On May 3, 2007, defendants filed a section 2 — 610(d) (735 ILCS 5/2 — 610(d) (West 2006)) responsive pleading demonstrating their “desire to contest only the amount of damages to which plaintiff may be entitled.” Plaintiff filed a response, alleging defendants’ section 2 — 610(d) pleading admitting liability was insufficient. Defendants filed a reply conceding their section 2 — 610(d) request was insufficient. To cure the procedural defect, defendants filed Weems’ amended answer and the City’s answer to plaintiffs second amended complaint. Specifically, defendants admitted Michael’s death was a result of Weems unintentionally discharging his weapon in the course of arresting someone else, constituting willful and wanton conduct under the law as stated in Medina v. City of Chicago, 238 Ill. App. 3d 385, 392-93, 606 N.E.2d 490 (1992), despite being unintentional. Defendants expressly denied “that in disregarding his duty [defendant Weems] engaged in a course of action which showed an actual or deliberate intention to cause harm or which, if not intentional, showed an utter indifference to or conscious disregard for the safety of others and was then and there guilty of one or more *** willful and wanton acts or omissions.”

A hearing was held on defendants’ section 2 — 610(d) request. The court granted the request. In so ruling, the court said:

“[T]he City has answered enough so that I can have a trial only [sic] damages only.
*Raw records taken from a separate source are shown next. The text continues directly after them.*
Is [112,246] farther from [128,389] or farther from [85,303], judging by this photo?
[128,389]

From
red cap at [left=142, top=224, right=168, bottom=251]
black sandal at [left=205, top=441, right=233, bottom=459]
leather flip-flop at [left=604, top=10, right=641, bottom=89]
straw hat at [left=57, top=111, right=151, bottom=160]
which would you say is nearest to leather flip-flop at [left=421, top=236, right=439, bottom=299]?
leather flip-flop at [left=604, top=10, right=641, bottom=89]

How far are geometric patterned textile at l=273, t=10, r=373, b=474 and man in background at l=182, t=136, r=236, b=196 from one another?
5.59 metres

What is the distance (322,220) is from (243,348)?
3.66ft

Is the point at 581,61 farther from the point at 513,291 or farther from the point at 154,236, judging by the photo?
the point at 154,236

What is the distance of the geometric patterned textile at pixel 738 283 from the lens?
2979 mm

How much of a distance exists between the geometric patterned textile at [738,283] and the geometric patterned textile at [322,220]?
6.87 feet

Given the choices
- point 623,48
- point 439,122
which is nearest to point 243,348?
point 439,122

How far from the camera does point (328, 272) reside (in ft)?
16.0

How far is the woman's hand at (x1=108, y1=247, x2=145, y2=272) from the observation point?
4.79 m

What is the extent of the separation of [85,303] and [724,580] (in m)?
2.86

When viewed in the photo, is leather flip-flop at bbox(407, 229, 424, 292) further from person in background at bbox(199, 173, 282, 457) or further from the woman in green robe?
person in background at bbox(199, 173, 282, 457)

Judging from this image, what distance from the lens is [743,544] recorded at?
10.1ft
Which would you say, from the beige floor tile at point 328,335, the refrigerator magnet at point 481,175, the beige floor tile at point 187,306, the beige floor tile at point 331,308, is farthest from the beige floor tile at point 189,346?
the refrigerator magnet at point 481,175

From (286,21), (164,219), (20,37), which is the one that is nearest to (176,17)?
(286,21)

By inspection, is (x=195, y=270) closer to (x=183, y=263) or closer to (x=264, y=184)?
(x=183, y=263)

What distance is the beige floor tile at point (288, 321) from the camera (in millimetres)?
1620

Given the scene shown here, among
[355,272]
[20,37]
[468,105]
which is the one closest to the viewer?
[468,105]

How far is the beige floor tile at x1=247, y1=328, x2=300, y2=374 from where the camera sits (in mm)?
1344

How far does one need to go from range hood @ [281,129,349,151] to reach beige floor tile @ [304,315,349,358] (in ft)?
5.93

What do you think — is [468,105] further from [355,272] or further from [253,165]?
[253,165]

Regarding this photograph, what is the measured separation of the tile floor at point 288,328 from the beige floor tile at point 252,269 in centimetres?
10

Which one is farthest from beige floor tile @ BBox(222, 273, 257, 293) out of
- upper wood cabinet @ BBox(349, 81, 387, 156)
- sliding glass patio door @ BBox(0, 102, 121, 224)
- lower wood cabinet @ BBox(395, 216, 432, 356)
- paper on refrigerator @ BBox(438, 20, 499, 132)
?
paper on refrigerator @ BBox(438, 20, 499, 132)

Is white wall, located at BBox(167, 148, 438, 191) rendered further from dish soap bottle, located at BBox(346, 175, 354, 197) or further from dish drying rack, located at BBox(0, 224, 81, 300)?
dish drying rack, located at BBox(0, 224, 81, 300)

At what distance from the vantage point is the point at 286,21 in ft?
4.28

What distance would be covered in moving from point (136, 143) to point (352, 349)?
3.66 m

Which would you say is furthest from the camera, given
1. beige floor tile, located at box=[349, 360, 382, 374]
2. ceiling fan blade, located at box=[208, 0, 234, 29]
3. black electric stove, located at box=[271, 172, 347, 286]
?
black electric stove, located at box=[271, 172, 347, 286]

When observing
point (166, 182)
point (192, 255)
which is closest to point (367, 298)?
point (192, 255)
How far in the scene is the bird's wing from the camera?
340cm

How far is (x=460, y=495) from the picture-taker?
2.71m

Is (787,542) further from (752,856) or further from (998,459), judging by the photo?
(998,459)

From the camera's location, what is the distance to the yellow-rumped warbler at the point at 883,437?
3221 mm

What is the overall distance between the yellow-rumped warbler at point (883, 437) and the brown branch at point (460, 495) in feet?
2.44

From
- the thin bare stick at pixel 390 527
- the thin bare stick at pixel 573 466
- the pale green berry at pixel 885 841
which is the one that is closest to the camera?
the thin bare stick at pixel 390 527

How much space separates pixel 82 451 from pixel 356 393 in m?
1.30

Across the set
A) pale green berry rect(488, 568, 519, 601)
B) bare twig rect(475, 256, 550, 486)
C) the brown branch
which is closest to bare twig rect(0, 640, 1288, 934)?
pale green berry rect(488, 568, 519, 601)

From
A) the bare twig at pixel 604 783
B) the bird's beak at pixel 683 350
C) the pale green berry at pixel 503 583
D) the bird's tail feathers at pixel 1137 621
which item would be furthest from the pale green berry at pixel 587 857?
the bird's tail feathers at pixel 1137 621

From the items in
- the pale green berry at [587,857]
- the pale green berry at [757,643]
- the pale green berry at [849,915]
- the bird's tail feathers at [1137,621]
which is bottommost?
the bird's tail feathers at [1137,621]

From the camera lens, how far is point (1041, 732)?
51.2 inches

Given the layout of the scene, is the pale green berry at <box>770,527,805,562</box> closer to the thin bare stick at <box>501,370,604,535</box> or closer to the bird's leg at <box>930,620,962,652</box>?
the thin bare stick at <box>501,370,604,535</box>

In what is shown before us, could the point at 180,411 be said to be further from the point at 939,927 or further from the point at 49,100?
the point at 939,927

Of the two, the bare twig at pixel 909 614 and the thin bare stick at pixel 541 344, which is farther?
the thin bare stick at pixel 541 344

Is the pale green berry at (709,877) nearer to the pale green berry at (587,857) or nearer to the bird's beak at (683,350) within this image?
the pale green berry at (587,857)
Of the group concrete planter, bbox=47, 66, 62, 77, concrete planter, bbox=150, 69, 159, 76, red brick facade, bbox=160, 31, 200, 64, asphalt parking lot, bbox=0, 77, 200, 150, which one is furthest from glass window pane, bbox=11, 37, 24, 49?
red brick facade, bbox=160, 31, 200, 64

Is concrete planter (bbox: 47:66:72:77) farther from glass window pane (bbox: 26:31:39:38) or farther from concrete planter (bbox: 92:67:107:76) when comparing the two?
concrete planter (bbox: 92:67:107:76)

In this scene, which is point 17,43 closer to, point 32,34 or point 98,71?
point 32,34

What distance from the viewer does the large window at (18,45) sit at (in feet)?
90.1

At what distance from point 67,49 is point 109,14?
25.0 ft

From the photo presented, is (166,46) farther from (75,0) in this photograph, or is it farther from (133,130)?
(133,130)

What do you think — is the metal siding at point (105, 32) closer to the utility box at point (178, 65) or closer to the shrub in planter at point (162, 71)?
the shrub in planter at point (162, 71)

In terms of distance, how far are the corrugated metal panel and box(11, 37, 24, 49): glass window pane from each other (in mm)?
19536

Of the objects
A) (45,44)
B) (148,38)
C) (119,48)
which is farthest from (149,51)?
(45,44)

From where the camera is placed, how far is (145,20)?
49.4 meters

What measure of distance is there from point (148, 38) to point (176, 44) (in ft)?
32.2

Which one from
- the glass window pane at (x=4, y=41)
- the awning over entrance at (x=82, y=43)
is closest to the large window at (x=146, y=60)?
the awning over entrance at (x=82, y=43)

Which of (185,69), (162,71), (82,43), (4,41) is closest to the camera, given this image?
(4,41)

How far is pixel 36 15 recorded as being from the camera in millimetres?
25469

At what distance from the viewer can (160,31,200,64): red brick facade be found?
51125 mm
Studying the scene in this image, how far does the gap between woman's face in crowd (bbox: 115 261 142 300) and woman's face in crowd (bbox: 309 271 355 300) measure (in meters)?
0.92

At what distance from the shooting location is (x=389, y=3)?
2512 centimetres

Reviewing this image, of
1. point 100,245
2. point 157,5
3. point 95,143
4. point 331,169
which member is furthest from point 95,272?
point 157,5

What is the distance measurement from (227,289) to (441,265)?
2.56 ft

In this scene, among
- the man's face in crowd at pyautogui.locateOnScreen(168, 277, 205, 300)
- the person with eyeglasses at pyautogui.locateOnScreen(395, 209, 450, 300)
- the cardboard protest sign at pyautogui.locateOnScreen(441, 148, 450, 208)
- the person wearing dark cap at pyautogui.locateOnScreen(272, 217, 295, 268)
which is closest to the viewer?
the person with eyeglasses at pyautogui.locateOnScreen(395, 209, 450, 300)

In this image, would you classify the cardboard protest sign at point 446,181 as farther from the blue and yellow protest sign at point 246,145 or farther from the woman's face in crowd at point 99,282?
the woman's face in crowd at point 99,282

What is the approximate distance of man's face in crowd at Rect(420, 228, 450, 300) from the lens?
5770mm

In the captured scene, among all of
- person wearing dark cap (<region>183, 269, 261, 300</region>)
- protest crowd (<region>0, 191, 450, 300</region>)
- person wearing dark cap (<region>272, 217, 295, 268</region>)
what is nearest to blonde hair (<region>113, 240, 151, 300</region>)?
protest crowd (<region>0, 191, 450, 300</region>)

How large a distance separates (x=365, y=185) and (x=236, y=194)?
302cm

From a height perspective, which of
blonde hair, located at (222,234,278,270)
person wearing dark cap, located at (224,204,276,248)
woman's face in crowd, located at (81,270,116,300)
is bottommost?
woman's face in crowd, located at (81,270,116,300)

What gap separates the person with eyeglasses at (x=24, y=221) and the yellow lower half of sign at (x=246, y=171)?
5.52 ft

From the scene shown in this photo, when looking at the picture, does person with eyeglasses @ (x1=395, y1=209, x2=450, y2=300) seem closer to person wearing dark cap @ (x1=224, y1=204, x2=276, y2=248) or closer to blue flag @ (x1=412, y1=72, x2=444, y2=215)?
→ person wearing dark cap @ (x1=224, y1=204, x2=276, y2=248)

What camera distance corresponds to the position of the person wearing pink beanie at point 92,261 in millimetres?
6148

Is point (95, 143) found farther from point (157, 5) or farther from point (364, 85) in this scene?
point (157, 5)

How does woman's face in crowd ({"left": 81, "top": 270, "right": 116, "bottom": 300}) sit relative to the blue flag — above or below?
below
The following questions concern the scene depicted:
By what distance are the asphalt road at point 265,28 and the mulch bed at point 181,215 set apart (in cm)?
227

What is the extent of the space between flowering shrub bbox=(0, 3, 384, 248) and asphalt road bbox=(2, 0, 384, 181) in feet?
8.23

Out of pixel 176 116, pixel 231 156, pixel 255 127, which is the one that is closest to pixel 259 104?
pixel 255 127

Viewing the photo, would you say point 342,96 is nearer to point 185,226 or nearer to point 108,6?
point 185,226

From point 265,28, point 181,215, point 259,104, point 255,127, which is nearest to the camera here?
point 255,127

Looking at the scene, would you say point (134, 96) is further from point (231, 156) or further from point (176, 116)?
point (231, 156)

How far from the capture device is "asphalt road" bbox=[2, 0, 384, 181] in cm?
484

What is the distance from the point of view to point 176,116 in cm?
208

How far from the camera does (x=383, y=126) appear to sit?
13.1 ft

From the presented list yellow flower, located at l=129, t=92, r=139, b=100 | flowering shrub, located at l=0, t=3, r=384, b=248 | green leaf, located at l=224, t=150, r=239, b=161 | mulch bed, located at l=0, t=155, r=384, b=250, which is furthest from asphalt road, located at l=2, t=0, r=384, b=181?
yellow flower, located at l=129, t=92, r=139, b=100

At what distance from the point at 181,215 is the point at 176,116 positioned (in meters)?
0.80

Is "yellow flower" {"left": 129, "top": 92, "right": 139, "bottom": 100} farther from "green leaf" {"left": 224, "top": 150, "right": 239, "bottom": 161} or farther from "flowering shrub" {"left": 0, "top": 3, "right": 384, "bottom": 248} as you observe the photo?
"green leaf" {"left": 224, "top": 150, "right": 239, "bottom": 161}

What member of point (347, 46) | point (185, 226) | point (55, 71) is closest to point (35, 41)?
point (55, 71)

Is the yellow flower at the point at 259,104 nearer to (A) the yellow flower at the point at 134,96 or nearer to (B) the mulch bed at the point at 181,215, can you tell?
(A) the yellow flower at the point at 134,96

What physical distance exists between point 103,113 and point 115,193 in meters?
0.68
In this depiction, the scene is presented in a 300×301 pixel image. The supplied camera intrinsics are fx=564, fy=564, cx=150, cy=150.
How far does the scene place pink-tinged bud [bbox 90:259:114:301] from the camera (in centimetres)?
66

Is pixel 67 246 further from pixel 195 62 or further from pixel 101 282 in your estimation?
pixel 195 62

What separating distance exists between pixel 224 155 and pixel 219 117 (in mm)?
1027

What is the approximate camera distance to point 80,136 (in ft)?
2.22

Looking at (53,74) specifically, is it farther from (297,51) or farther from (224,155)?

They will not be able to bring up willful and wanton before the jury. There won’t be any conduct in term[s] of whether the officer killed [Michael]. It’s just going to be straight on damages, and I’m not going to let them play any games based on that. So, whatever they tell the jury, the jury’s only going to decide what the amount of damages they’re going to give that plaintiff or the heirs for the death of [Michael].”

When plaintiffs counsel asked whether he would be allowed to say “the City has admitted willful and wanton conduct with respect to the death — the cause of death of Michael,” the court replied:

“We are going to say that the City admits that [Michael] was killed by [Weems] and that we’re here to decide damages on his death. And we’ll let the jury decide.”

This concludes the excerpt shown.